The documentation set for this product strives to use bias-free language. For the purposes of this documentation set, bias-free is defined as language that does not imply discrimination based on age, disability, gender, racial identity, ethnic identity, sexual orientation, socioeconomic status, and intersectionality. Exceptions may be present in the documentation due to language that is hardcoded in the user interfaces of the product software, language used based on RFP documentation, or language that is used by a referenced third-party product. Learn more about how Cisco is using Inclusive Language.
Data centers consisting of hundreds of thousands of servers process massive amount of data driven by cloud computing and big data applications as well as new and emerging workloads such as AI/ML (artificial intelligence/machine learning). These emerging workloads, which may span different geographical areas, need greater bandwidth and higher efficiency when having to interconnect compute, storage, and memory across and/or within a rack at higher speeds. In this paper, Cisco and Panduit will describe some of the trends in data center connectivity and the impact this compute-intensive workload have on cabling and network infrastructure design with corresponding deployment guidelines.
Applications like machine learning or AI are compute intensive and are processed across multiple servers, physical and virtual, all interconnected locally within or across multiple racks requiring bandwidth to be distributed within and across multiple facilities. To address the bandwidth requirements or potential bottlenecks within the data center, the switching, compute to network bandwidth, and cabling infrastructure needs to evolve both in terms of speed and network placement.
Let’s look at some of the trends within the data center infrastructure—switch architecture, compute to network PCIe bandwidth evolution and switch to server connectivity speeds and deployment models:
● Switching and server port transitions to higher speeds
● Upward evolution of switch ASICS enabling greater bandwidth connectivity in the rack
● Upward evolution of the PCIe bandwidth driving higher Ethernet port speeds in the NIC
Switching and server port speed transitions
While today most of the switch ports are at 100 Gbps or below, the expectation is that, by 2025, more than 60% of the switch ports will be 100 Gbps or higher as shown in Chart 1 below.
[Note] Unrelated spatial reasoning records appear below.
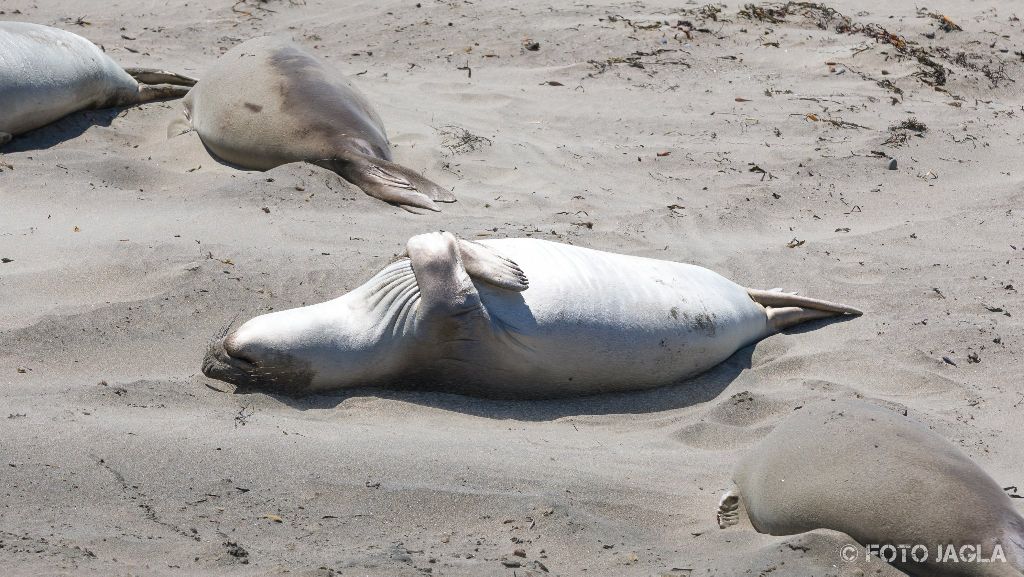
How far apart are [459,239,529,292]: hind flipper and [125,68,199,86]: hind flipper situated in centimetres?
384

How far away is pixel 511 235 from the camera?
16.1ft

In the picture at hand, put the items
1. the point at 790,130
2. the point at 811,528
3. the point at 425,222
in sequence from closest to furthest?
the point at 811,528, the point at 425,222, the point at 790,130

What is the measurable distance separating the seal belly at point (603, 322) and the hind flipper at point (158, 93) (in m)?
3.58

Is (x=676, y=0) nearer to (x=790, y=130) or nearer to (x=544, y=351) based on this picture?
(x=790, y=130)

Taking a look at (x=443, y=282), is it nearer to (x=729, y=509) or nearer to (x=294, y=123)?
(x=729, y=509)

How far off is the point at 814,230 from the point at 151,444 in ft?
11.1

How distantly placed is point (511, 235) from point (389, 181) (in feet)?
2.81

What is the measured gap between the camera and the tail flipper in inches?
175

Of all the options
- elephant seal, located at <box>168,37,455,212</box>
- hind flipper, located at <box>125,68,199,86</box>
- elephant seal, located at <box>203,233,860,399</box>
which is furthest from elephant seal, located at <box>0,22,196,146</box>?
elephant seal, located at <box>203,233,860,399</box>

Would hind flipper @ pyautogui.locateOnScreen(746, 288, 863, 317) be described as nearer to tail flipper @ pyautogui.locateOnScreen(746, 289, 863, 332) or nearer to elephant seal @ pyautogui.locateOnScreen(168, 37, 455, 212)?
tail flipper @ pyautogui.locateOnScreen(746, 289, 863, 332)

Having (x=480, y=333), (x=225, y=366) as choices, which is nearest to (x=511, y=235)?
(x=480, y=333)

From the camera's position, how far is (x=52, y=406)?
3.29m

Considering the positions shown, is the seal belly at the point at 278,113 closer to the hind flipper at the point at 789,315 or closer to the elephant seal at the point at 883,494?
the hind flipper at the point at 789,315


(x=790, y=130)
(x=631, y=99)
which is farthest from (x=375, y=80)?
(x=790, y=130)
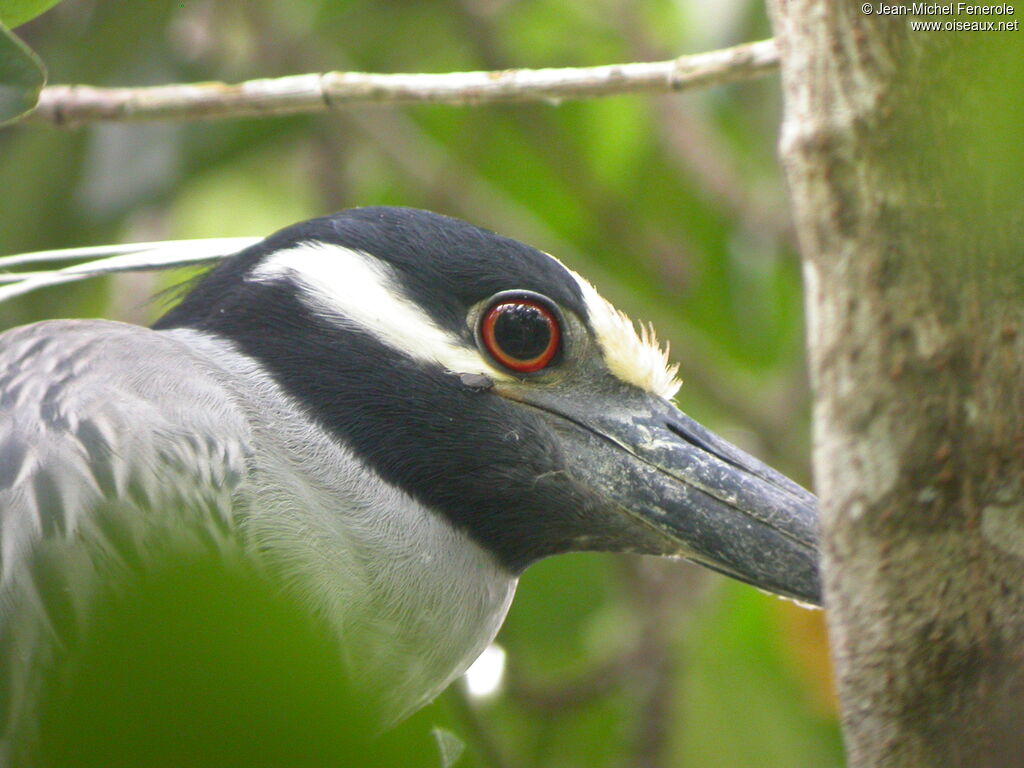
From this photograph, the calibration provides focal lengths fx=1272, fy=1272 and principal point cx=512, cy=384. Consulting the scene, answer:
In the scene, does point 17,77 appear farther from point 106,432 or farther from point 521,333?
point 521,333

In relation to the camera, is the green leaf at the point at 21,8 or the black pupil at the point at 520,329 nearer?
the green leaf at the point at 21,8

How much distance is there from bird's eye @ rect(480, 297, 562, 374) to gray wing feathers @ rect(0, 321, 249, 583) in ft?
1.76

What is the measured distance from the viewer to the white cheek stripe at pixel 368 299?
2.62m

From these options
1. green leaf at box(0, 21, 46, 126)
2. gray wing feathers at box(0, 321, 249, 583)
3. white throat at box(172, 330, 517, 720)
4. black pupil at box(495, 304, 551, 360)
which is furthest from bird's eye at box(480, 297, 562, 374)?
green leaf at box(0, 21, 46, 126)

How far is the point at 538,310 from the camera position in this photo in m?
2.61

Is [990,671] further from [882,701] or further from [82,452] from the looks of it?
[82,452]

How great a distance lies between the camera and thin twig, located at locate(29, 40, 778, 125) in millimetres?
2412

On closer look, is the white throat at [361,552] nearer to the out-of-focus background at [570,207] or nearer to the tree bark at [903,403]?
the out-of-focus background at [570,207]

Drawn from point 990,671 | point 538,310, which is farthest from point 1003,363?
point 538,310

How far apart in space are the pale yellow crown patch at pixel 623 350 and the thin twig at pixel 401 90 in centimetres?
43

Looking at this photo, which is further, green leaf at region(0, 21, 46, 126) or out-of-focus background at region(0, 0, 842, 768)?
out-of-focus background at region(0, 0, 842, 768)

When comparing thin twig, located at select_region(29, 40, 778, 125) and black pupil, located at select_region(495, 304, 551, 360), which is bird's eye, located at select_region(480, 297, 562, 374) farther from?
thin twig, located at select_region(29, 40, 778, 125)

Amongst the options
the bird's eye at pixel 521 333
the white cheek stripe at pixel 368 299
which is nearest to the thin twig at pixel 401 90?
the white cheek stripe at pixel 368 299

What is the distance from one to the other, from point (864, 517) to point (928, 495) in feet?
0.24
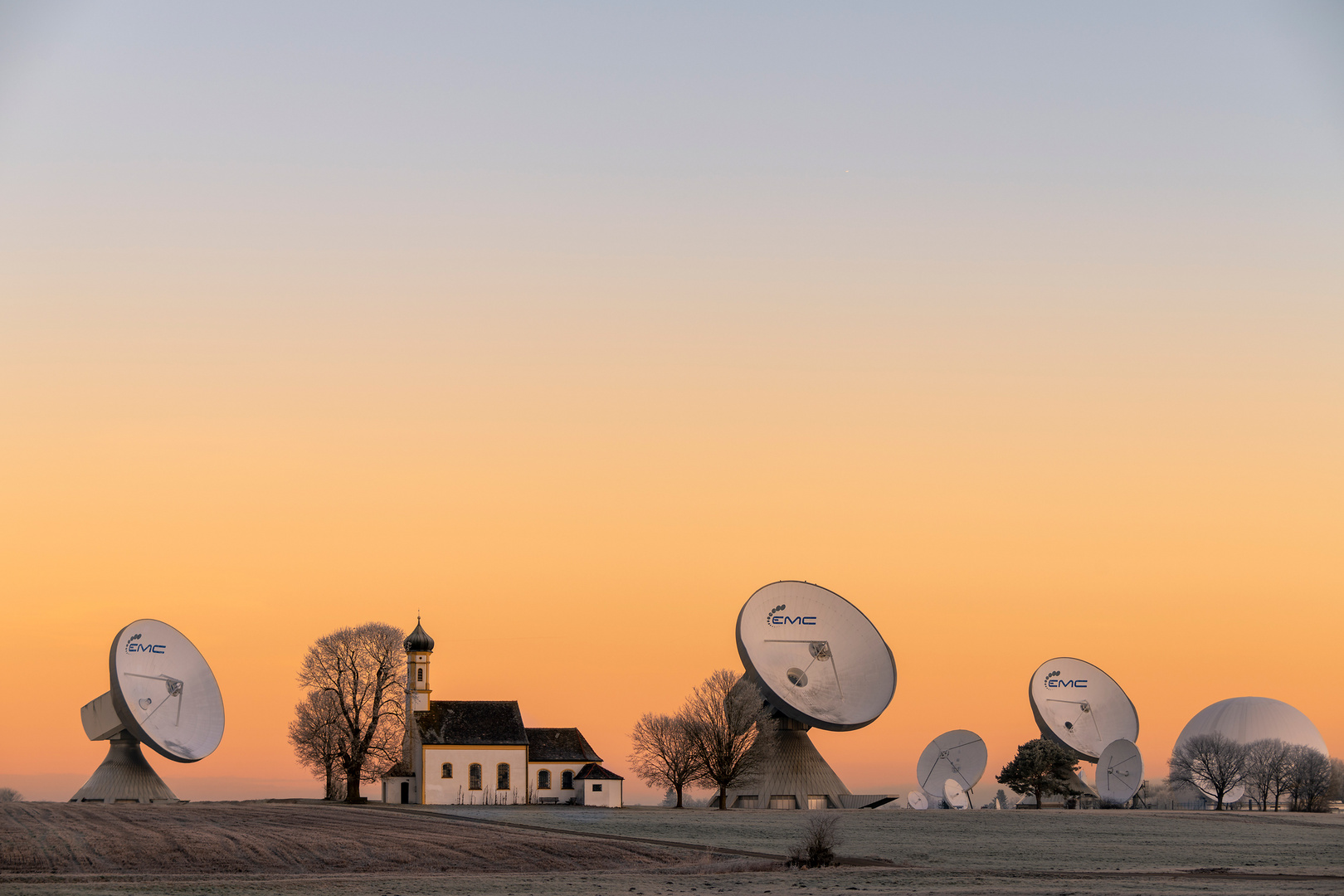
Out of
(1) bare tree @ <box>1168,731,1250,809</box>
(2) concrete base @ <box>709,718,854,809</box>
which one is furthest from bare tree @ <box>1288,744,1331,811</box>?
(2) concrete base @ <box>709,718,854,809</box>

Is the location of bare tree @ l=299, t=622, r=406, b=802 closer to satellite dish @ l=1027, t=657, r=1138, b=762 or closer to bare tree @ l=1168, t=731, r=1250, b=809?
satellite dish @ l=1027, t=657, r=1138, b=762

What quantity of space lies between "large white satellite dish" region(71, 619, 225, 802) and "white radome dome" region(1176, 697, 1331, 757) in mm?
97118

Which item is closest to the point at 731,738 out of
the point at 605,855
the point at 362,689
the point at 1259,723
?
the point at 362,689

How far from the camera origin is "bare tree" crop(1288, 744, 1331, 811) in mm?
118750

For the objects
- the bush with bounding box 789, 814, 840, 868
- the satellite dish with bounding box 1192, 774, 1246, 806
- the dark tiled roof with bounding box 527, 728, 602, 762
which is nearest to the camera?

This growth in switch port speed is also met by higher uplink speeds from the server to the network. Server connection speeds are also transitioning from 1/10 Gbps to 25 Gbps and above. While today for most data centers the connectivity between the server and the switch is at 1G or 10G, the expectation is by 2025, 60% of the ports facing the switch will be at speeds above 10 Gbps with 25 Gbps, comprising close to 30% of the interconnection speeds at shown in Chart 2 below:
Switch and Server Connectivity Speed Transitions
To address higher bandwidth requirements, the switch silicon must scale either through an increase in switch radix or lane bandwidth. An increase in switch radix means adding more pins to a switch ASIC, making the network more efficient by reducing hops, power, and cost.
Table 1 below shows the various ASIC throughputs and the lane speed and count required to achieve the corresponding throughput. So, one way to achieve a 12.8-Tbps throughput is to use 100G Serdes with a radix count of 128. The 12.8-Tbps throughput can also be achieved using different Serdes speeds and/or radix count as shown in Table 1 below:
Table 1. Switch generation and the corresponding throughput
The radix count is significant because as you increase the radix count, your overall throughput increases, and the number of connections also increases, which means a single switch can support more servers within or across multiple racks as shown in Table 2 below:
Table 2. Switch generation and the corresponding throughput
In the example above, by increasing the radix count from 128 to 256, assuming the server port speed is constant, in both an oversubscribed and nonblocking model, you can double the number of servers supported by a single switch. This is a key factor when deciding where to place the switch for optimal return on investment, which in turn has a direct impact on connectivity options between the switch and the server.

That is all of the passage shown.